**TAREAS A REALIZAR:**
- A) Transcribe del bloque de texto el fragmento que comienza en "Dado que el" y termina en "de Filippo Buonarotti.".
- B) Según el bloque de texto, ¿en qué años se desató una crisis agrícola muy intensa?

**BLOQUE DE TEXTO:**
%%

Dado que el primer sector que se industrializó fue el textil (acordémonos de Manchester y la máquina de vapor), no es de extrañar que fuesen los tejedores de la seda los primeros que mostraron su descontento: en Lyon en 1831, recién llegado Luis Felipe de Orleans al trono, y también en 1834, así como en Silesia -a la sazón, una parte de Prusia, hoy en Polonia- en julio de 1844. Y eso por no hablar de los conflictos de Galitzia (entonces, Imperio austríaco) en 1846, sobre todo acerca del régimen de la propiedad de la tierra. En fin, hay que recordar que en 1846 y 1847 se desató una crisis agrícola muy intensa, de la que lo sucedido en Irlanda con la patata fue solo una de sus manifestaciones. Todas las piezas parecían estar a punto de estallar en mil pedazos.

 

Philippe Auguste Jeanron, Retrato de Filippo Buonarotti.

%%

**INFORMACIÓN PROPORCIONADA:**
%%

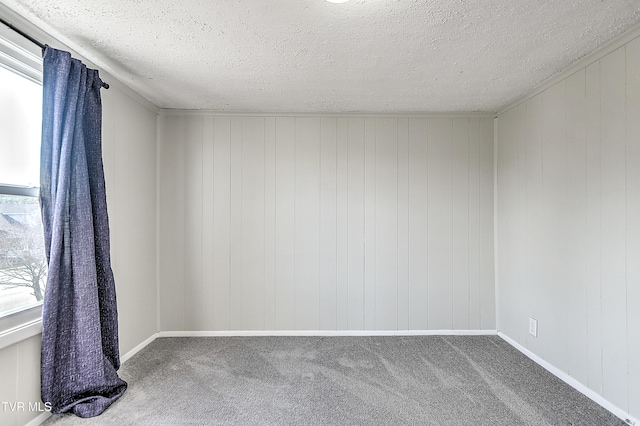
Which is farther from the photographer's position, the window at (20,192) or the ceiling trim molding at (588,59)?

%%

**RESULTADOS ESPERADOS:**
- A)
Dado que el primer sector que se industrializó fue el textil (acordémonos de Manchester y la máquina de vapor), no es de extrañar que fuesen los tejedores de la seda los primeros que mostraron su descontento: en Lyon en 1831, recién llegado Luis Felipe de Orleans al trono, y también en 1834, así como en Silesia -a la sazón, una parte de Prusia, hoy en Polonia- en julio de 1844. Y eso por no hablar de los conflictos de Galitzia (entonces, Imperio austríaco) en 1846, sobre todo acerca del régimen de la propiedad de la tierra. En fin, hay que recordar que en 1846 y 1847 se desató una crisis agrícola muy intensa, de la que lo sucedido en Irlanda con la patata fue solo una de sus manifestaciones. Todas las piezas parecían estar a punto de estallar en mil pedazos.

 

Philippe Auguste Jeanron, Retrato de Filippo Buonarotti.

- B) En 1846 y 1847.